## Given text
»»

Jun 24 08:04:40 dell-* systemd[1]: libvirtd.service: Succeeded.
Jun 24 08:04:40 dell-* systemd[1]: libvirtd.service: Unit process 3947419 (dnsmasq) remains running aft>
Jun 24 08:04:40 dell-* systemd[1]: libvirtd.service: Unit process 3947420 (dnsmasq) remains running aft>
Jun 24 08:04:40 dell-* systemd[1]: Stopped Virtualization daemon.

And 'libvirt-guests stop' still hangs.

Comment 5 Martin Kletzander 2022-02-24 08:50:12 UTC
This might be related to a stuck libvirt-guests script which is left there even if you killed the "systemctl stop libvirt-guests".  It is running "virsh connect" which succeeded at connecting to the socket which was not picked up by a started daemon due to misconfiguration fixed in 1868537.  After I killed processes connected to the socket(s) everything started to work again.

Could you check that there is no virsh, libvirt-guests or anything else running that could be connected to the socket?

Anyway this could be fixed if systemd closed the connection on the socket if it failed to start the triggered service, maybe once it stops trying.

Comment 6 Yanqiu Zhang 2022-02-24 10:01:39 UTC
According to bz1868537#c20, if never executed 'stop libvirt-guests' before, 'start virtqemud' or 'virsh list' doesn't hang. Also, killing the 'virsh connect' process left by libvirt-guests also makes everything back to work. So it's better for libvirt-guests to work well by itself I think.

virtqemud was inactive so no virsh or running vms, libvirt-guests yes its 'stop' called the 'virsh connect', I don't know where to find other things that could be connected to the socket.

Comment 7 Michal Sekletar 2022-07-21 15:37:36 UTC
The problem is After= dependency between libvirt-guests.service (G) and virt-qemud.service (Q). Stop job on G will cause start of Q. However, start job for Q is not runnable because of the dependency. Generally, whenever we have B.service after A.service and we have stop job for B and start job for A systemd is always going to try to run stop job first and then start job. This is done in order to achieve more natural restart behaviour, this might seem unrelated but actually in systemd restart is just stop job which is executed and then turned into start job.

««

## Using the information
**1)** In the libvirt-guests thread, which dependency between libvirt-guests.service and virt-qemud.service does Michal Sekletar say causes the problem?
**2)** For each statement, say whether the libvirt-guests thread supports it, and quote the words that decide it: (a) Martin Kletzander found that everything worked again after he killed the processes connected to the socket or sockets. (b) Yanqiu Zhang reports that virtqemud was active. (c) When a stop job and a start job are both pending, systemd runs the start job first.
**3)** Go on with the libvirt-guests thread from its last sentence.
You can ignore the lines after the libvirt-guests thread.

## Study material
»»

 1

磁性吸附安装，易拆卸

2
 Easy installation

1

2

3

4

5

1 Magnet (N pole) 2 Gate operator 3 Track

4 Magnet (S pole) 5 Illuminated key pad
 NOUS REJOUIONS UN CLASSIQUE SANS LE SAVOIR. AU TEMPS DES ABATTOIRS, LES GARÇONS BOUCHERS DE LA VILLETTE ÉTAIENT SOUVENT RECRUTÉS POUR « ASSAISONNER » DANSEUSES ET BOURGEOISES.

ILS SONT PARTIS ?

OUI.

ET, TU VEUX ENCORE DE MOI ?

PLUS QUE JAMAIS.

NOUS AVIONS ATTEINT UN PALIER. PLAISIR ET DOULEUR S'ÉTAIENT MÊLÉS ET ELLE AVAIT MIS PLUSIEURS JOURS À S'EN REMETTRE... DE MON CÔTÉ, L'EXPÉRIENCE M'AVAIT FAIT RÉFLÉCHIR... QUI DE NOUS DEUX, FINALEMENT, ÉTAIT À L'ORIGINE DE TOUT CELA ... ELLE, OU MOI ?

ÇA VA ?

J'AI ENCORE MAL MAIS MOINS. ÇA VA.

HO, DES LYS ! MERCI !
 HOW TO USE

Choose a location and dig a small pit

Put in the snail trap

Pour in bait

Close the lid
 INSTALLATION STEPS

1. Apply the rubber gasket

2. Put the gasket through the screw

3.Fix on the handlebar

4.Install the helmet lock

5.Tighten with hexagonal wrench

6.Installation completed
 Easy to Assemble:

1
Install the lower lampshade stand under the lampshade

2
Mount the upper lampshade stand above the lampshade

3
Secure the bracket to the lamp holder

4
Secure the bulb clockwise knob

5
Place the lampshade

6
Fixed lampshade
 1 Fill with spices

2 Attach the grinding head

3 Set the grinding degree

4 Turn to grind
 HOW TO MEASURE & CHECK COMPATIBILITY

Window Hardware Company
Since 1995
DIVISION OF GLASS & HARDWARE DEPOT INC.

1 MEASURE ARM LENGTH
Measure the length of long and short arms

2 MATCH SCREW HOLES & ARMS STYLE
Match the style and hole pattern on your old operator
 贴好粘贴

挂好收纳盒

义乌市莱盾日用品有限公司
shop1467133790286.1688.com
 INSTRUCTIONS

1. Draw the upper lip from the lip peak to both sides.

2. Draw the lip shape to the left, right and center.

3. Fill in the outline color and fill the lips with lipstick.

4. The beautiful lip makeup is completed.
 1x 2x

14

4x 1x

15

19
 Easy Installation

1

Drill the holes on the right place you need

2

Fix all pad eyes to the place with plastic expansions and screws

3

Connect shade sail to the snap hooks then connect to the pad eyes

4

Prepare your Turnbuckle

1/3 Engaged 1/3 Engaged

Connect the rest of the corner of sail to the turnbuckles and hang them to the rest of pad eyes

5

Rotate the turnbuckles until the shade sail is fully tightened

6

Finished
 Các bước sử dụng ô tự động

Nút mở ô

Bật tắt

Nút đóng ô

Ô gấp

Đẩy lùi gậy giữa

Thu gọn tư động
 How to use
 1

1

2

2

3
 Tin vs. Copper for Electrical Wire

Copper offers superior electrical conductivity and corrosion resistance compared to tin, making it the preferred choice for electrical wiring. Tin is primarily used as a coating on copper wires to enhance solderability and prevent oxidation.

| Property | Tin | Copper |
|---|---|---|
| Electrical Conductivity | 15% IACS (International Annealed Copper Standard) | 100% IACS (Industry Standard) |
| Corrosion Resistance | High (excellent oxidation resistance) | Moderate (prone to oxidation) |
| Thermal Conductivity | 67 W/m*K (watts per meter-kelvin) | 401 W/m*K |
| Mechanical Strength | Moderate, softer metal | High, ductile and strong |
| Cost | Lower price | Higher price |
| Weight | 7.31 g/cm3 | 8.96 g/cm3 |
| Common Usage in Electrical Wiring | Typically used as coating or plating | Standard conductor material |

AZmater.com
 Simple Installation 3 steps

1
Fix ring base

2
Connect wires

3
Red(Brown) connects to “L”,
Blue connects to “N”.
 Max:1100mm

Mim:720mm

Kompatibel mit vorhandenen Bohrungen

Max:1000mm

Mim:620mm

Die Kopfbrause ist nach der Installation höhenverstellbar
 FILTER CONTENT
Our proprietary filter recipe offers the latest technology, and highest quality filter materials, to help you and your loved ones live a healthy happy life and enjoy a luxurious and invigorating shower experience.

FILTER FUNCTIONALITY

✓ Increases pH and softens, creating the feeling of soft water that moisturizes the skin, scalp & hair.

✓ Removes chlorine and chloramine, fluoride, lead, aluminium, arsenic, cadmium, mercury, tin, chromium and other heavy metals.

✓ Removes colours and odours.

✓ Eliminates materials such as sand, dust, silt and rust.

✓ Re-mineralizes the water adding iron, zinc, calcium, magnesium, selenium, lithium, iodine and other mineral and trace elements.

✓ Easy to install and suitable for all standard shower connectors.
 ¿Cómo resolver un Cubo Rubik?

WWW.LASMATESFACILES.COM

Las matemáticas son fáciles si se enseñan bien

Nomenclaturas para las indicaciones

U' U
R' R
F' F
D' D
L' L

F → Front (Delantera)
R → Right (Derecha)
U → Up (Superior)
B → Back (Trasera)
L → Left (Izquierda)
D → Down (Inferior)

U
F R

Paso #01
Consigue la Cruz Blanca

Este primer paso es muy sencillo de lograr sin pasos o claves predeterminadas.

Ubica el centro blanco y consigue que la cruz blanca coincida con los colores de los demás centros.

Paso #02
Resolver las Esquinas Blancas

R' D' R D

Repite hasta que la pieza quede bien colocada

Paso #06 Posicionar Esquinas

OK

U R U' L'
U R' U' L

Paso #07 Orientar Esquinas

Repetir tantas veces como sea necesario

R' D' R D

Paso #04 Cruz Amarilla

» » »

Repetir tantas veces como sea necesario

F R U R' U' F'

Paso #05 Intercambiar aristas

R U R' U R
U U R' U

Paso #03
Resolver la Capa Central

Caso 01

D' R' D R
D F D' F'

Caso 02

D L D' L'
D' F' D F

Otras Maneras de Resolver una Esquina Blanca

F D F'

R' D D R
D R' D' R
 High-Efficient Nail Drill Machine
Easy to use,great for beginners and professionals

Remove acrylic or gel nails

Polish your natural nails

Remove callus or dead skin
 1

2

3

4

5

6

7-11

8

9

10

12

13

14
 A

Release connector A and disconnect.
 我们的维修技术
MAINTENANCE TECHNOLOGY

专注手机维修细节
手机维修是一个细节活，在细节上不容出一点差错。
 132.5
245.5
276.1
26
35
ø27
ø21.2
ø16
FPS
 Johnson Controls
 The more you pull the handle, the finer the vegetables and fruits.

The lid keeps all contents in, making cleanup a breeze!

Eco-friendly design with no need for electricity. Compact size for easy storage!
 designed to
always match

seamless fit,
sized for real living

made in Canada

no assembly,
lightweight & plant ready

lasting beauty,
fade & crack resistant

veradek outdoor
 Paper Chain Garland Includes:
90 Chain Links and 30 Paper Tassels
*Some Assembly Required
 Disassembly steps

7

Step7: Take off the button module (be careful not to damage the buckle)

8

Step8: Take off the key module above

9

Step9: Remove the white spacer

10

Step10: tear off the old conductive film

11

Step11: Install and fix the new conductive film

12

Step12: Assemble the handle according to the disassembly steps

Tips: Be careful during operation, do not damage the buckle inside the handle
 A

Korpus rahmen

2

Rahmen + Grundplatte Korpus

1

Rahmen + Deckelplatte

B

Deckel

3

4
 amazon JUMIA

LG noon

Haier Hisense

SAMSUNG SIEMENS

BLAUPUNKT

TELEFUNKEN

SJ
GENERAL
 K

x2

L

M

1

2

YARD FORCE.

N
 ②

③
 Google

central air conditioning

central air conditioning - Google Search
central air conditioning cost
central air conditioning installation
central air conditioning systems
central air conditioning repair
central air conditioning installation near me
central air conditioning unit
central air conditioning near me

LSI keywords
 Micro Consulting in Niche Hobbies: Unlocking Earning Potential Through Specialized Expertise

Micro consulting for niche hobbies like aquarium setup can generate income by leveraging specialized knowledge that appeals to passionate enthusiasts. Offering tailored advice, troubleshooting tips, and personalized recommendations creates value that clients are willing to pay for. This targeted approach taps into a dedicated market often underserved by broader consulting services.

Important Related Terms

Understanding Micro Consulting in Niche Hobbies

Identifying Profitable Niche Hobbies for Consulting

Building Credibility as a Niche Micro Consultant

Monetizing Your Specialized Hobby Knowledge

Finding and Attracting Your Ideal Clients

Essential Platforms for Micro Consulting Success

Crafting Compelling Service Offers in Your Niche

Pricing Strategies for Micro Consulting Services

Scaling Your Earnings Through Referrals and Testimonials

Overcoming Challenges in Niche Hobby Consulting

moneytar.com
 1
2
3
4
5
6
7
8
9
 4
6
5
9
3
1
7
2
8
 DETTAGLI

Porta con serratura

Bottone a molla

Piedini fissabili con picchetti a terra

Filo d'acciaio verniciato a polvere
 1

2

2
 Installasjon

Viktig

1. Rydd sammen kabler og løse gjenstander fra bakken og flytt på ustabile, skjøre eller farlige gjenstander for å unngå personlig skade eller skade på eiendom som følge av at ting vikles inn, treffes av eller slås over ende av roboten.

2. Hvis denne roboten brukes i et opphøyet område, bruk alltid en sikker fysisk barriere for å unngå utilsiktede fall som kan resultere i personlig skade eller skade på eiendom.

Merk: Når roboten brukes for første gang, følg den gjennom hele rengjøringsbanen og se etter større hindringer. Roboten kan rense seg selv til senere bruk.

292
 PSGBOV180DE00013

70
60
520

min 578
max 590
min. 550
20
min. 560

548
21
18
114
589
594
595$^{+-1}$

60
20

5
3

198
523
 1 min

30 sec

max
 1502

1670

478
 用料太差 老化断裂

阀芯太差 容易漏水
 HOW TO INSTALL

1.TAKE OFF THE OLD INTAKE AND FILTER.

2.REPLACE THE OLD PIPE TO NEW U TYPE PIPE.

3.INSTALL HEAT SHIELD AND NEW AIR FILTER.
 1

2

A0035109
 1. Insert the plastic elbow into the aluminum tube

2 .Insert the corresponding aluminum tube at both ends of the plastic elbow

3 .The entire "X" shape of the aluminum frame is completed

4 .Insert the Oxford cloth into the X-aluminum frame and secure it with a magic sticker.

««

## Answers for the exercise
**1)** The After= dependency between libvirt-guests.service and virt-qemud.service.

**2)**
(a) Yes: "After I killed processes connected to the socket(s) everything started to work again."
(b) No: "virtqemud was inactive so no virsh or running vms"
(c) No: "systemd is always going to try to run stop job first and then start job."

**3)**
Solution is to drop After= dependency on the virt-qemud.service as it is not needed. Ideally, you should After= on socket or on service but not both at the same time.

Comment 9 Martin Kletzander 2022-09-26 11:11:06 UTC
Fixed upstream with v8.7.0-137-g59d30adacd1d:

commit 59d30adacd1d5a4de8c25200ebfc666bd180fe1e
Author: Martin Kletzander <mkletzan>
Date:   Tue Aug 30 08:29:53 2022 +0200

    libvirt-guests: Fix dependency ordering in service file

Comment 10 Yanqiu Zhang 2022-10-15 03:12:06 UTC
Tested on rhel9.2 with:
libvirt-8.8.0-1.el9.x86_64
qemu-kvm-7.1.0-3.el9.x86_64

Steps:
1. man virtqemud
       If using libvirt-guests service then the ordering for that service needs to be adapted so that it
       is  ordered  after  the service unit instead of the socket unit.  Since dependencies and ordering
       cannot be changed with drop-in overrides, the whole libvirt-guests unit file needs to be changed.
       In  order  to preserve such change copy the installed /usr/lib/systemd/system/libvirt-guests.ser‐
       vice to /etc/systemd/system/libvirt-guests.service and make the change there,  specifically  make
       sure the After= ordering mentions virtqemud.service and not virtqemud.socket:

          [Unit]
          After=virtqemud.service

2. # cat /usr/lib/systemd/system/libvirt-guests.service 
[Unit]
Description=Suspend/Resume Running libvirt Guests
Requires=virt-guest-shutdown.target
After=network.target
After=time-sync.target
After=libvirtd.socket
After=virtqemud.socket
After=virtlxcd.socket
After=virtvboxd.socket
After=virtvzd.socket
After=virtxend.socket
After=virt-guest-shutdown.target
Documentation=man:libvirt-guests(8)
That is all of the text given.